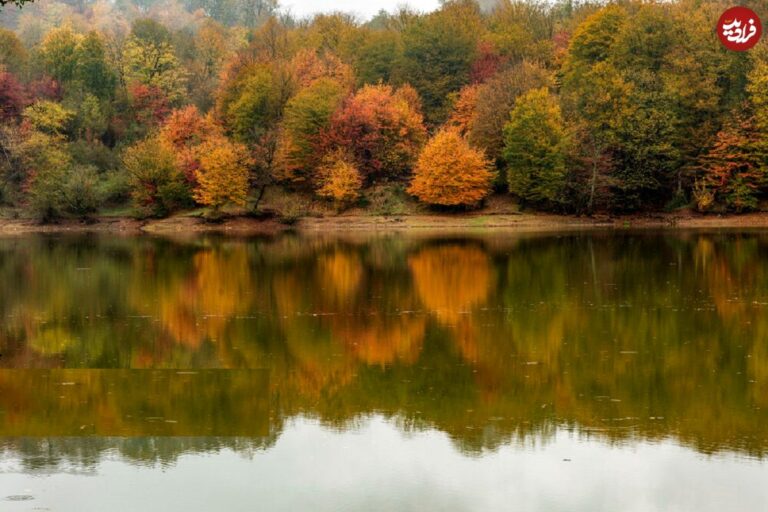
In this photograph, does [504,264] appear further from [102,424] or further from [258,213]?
[258,213]

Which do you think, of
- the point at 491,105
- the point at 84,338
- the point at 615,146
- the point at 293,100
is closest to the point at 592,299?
the point at 84,338

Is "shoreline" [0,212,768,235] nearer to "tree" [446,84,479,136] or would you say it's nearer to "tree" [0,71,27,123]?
"tree" [446,84,479,136]

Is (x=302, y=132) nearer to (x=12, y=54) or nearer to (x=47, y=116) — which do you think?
(x=47, y=116)

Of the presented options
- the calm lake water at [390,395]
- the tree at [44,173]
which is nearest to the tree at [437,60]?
the tree at [44,173]

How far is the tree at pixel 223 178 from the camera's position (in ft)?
233

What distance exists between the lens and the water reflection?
14.3 metres

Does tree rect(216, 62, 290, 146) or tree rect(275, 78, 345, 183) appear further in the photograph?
tree rect(216, 62, 290, 146)

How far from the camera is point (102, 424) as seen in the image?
1420cm

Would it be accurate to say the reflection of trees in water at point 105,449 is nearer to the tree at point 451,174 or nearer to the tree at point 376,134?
the tree at point 451,174

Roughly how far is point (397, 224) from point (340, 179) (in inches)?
215

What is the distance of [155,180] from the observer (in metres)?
72.2

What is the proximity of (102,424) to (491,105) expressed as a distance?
60.4m

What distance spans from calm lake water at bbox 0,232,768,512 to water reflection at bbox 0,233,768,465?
75 mm

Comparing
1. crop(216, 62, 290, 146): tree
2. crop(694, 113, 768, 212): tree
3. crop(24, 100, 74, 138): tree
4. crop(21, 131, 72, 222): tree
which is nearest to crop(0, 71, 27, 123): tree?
crop(24, 100, 74, 138): tree
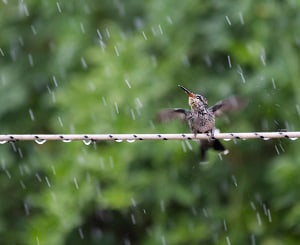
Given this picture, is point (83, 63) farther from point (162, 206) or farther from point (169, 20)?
point (162, 206)

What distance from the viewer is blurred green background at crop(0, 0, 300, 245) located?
7.55 m

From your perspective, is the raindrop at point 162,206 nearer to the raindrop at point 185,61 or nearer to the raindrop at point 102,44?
the raindrop at point 185,61

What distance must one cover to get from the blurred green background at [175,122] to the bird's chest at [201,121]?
5.97ft

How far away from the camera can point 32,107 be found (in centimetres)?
885

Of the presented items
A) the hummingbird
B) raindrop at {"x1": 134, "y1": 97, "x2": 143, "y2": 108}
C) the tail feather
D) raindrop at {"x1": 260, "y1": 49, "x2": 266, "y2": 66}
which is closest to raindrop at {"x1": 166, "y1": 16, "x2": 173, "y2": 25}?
raindrop at {"x1": 134, "y1": 97, "x2": 143, "y2": 108}

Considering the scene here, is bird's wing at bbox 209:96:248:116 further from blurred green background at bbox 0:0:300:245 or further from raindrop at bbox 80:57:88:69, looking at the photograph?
raindrop at bbox 80:57:88:69

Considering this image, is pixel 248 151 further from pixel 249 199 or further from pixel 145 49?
pixel 145 49

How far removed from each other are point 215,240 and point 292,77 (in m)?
1.70

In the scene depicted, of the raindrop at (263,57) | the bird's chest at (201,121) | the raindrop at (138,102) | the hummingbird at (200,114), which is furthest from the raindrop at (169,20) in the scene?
the bird's chest at (201,121)

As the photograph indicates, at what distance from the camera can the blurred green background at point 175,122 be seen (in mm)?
7551

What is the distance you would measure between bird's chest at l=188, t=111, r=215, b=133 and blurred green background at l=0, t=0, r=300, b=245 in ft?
5.97

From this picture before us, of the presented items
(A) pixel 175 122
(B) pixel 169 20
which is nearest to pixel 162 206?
(A) pixel 175 122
***
▶ **WHAT TO PRODUCE**
Copy all of the records above line for line, character for character, and leave the pictures out of your copy.

▶ **OUTPUT**
In this photograph, does [504,264] appear further from [102,424] or further from [258,213]?
[258,213]

Which do you think, of
- the point at 491,105
- the point at 84,338
- the point at 615,146
- the point at 293,100
is closest to the point at 592,299?
the point at 84,338

Is "shoreline" [0,212,768,235] nearer to "tree" [446,84,479,136] or would you say it's nearer to "tree" [0,71,27,123]?
"tree" [446,84,479,136]

Is (x=302, y=132) nearer to (x=12, y=54) or nearer to (x=47, y=116) — which do you think?
(x=47, y=116)

Of the presented options
- the calm lake water at [390,395]
- the tree at [44,173]
which is nearest to the tree at [437,60]?
the tree at [44,173]

How far is the tree at pixel 223 178 from the camera's position (in ft)?
233

What distance exists between the lens and the water reflection?
14.3 metres

Does tree rect(216, 62, 290, 146) or tree rect(275, 78, 345, 183) appear further in the photograph?
tree rect(216, 62, 290, 146)

How far from the camera is point (102, 424) as seen in the image?
1420cm

Would it be accurate to say the reflection of trees in water at point 105,449 is nearer to the tree at point 451,174 or nearer to the tree at point 376,134?
the tree at point 451,174

Roughly how far is point (397, 224) from point (340, 179) (in inches)?
215

What is the distance of [155,180] from the observer (in metres)?
72.2

What is the proximity of (102,424) to (491,105) expressed as a distance?
60.4m

What distance spans from calm lake water at bbox 0,232,768,512 to water reflection at bbox 0,233,768,465?
75 mm

Comparing
1. crop(216, 62, 290, 146): tree
2. crop(694, 113, 768, 212): tree
3. crop(24, 100, 74, 138): tree
4. crop(21, 131, 72, 222): tree
which is nearest to crop(0, 71, 27, 123): tree?
crop(24, 100, 74, 138): tree
Given this picture, is point (83, 63) farther from point (162, 206) or farther from point (169, 20)?
point (162, 206)

What distance from the viewer is blurred green background at crop(0, 0, 300, 245) located?
7.55 m

From your perspective, is the raindrop at point 162,206 nearer to the raindrop at point 185,61 or nearer to the raindrop at point 102,44?
the raindrop at point 185,61

What distance must one cover to get from the blurred green background at [175,122] to the bird's chest at [201,121]?
5.97ft

How far away from the camera can point 32,107 be found (in centimetres)?
885

Of the presented items
A) the hummingbird
B) raindrop at {"x1": 134, "y1": 97, "x2": 143, "y2": 108}
C) the tail feather
D) raindrop at {"x1": 260, "y1": 49, "x2": 266, "y2": 66}
which is closest to raindrop at {"x1": 166, "y1": 16, "x2": 173, "y2": 25}?
raindrop at {"x1": 134, "y1": 97, "x2": 143, "y2": 108}

Considering the scene here, is bird's wing at bbox 209:96:248:116 further from blurred green background at bbox 0:0:300:245 or further from raindrop at bbox 80:57:88:69, looking at the photograph?
raindrop at bbox 80:57:88:69

Considering this image, is pixel 248 151 further from pixel 249 199 or further from pixel 145 49?
pixel 145 49

How far removed from each other are point 215,240 and point 292,77 (in m)?
1.70

In the scene depicted, of the raindrop at (263,57) | the bird's chest at (201,121) | the raindrop at (138,102) | the hummingbird at (200,114), which is furthest from the raindrop at (169,20) in the scene?
the bird's chest at (201,121)

As the photograph indicates, at what distance from the camera can the blurred green background at point 175,122 be seen (in mm)?
7551

What is the distance you would measure between bird's chest at l=188, t=111, r=215, b=133 and blurred green background at l=0, t=0, r=300, b=245 in ft?
5.97

From this picture before us, of the presented items
(A) pixel 175 122
(B) pixel 169 20
which is nearest to pixel 162 206?
(A) pixel 175 122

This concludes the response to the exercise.